Given text:
Thriller – Michael Jackson

Thriller

Michael Jackson 1983

On December 2, 1983, MTV aired something that had never been seen before — a fourteen-minute horror film disguised as a music video. Michael Jackson's "Thriller" didn't just change what a music video could be. It changed what a pop star could demand.

The idea was Jackson's own. A lifelong movie fanatic, he wanted to make a short film — not a promotional clip — built around the horror imagery in Rod Temperton's lyrics. After watching An American Werewolf in London, Jackson reached out to its director, John Landis, and the two developed a script that wove werewolf and zombie sequences into a theatrical narrative.

The problem was money. Epic Records was initially reluctant to fund it, believing the Thriller album had already peaked. So Landis and Jackson struck a deal: they would produce a making-of documentary and sell the rights to MTV and Showtime, helping cover a total budget of around 500,000 dollars — roughly ten times what a typical music video cost at the time. The Making Michael Jackson's Thriller documentary went on to sell a million copies on VHS. Both Jackson and Landis deferred their fees to make it happen.

Filming took place across Los Angeles over several weeks. The Palace Theater provided the exterior for the movie-date opening. The zombie scenes were shot on the streets of East LA, around Union Pacific Avenue and South Calzona Street. The house scene used the Victorian at 1345 Carroll Avenue. Choreographer Michael Peters — who had already created the knife-fight routine for "Beat It" — designed the synchronized zombie dance with a cast of roughly twelve to sixteen undead dancers. Peters himself performed as one of the standout zombies, wearing a torn suit. Rehearsals stretched over days, demanding absolute precision from dancers in full prosthetic makeup through Los Angeles heat.

Rows from a spatial reasoning dataset:
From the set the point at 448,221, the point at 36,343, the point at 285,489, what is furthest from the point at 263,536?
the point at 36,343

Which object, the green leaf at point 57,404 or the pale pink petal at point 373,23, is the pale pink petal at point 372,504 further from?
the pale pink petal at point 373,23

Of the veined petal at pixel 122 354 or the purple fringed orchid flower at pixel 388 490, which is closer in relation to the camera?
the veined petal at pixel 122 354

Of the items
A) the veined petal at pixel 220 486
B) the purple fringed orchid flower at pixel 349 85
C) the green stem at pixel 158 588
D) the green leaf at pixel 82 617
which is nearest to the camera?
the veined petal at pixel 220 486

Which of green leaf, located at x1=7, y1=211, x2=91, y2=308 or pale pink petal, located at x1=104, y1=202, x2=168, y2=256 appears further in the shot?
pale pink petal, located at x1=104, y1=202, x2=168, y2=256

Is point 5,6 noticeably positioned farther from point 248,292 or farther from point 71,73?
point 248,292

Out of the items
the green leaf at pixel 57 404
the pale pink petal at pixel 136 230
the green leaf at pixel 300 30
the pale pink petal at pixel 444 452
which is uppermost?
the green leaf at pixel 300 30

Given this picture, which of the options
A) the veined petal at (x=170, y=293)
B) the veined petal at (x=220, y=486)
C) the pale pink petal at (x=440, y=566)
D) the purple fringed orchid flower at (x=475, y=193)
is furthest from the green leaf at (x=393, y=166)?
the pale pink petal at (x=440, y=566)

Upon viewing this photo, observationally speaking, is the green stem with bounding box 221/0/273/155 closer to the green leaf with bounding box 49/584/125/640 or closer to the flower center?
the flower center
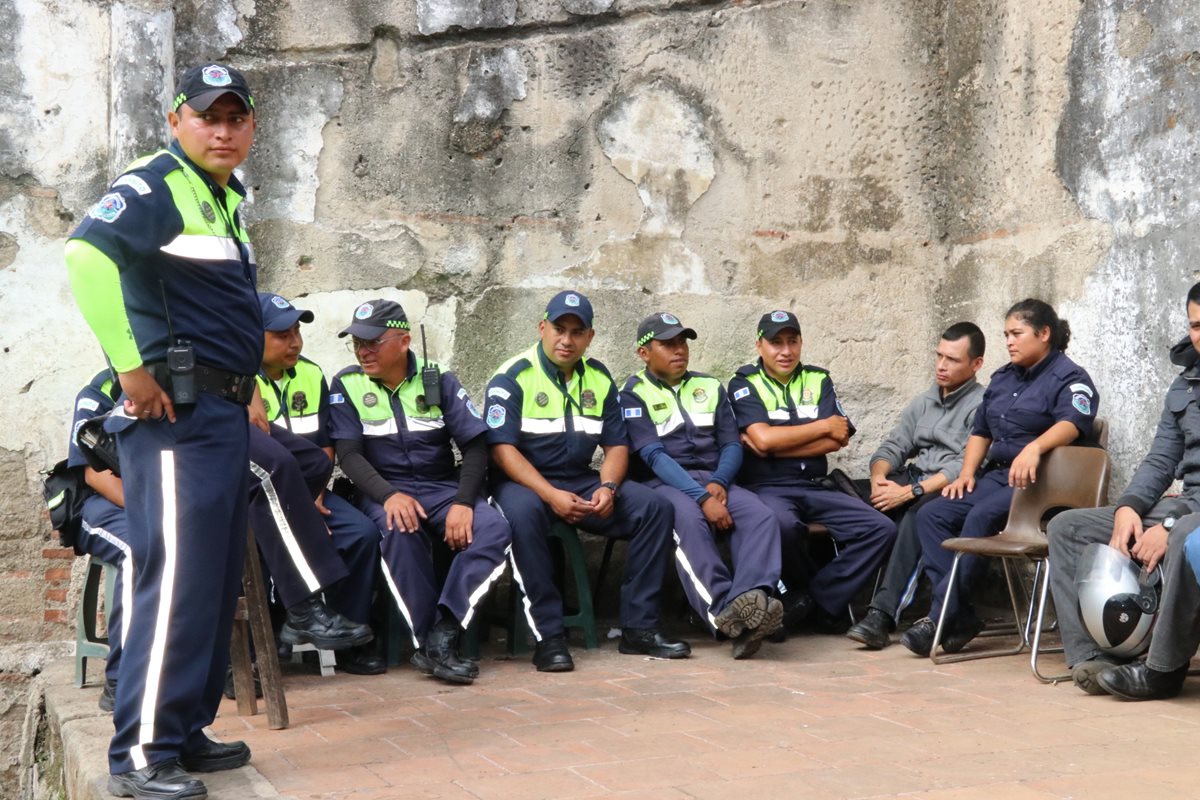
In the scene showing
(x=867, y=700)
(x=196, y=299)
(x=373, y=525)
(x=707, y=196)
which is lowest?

Exercise requirements:
1) In the text on the "Thriller" video, which building supplied the house scene?
2) In the records, switch "veined petal" to "striped petal" throughout the part that opens with the line containing "Out of the items" and closes at the end of the records, and reproduce only that part with nothing else changed. Leave the pictures out.
These records have no connection to the text about "Thriller."

Final results:
1) The Victorian at 1345 Carroll Avenue.

2)
Out of the items
the green leaf at pixel 57 404
the pale pink petal at pixel 136 230
the green leaf at pixel 300 30
the pale pink petal at pixel 444 452
which is uppermost?
the green leaf at pixel 300 30

Given this picture, which of the options
A) the striped petal at (x=170, y=293)
B) the striped petal at (x=220, y=486)
C) the pale pink petal at (x=440, y=566)
D) the purple fringed orchid flower at (x=475, y=193)
is furthest from the green leaf at (x=393, y=166)?
the pale pink petal at (x=440, y=566)

Upon viewing this photo, observationally speaking, is the green stem with bounding box 221/0/273/155 closer to the green leaf with bounding box 49/584/125/640 or closer to the flower center?
the flower center
In the scene showing
(x=867, y=700)
(x=196, y=299)
(x=373, y=525)
(x=707, y=196)
which is lowest?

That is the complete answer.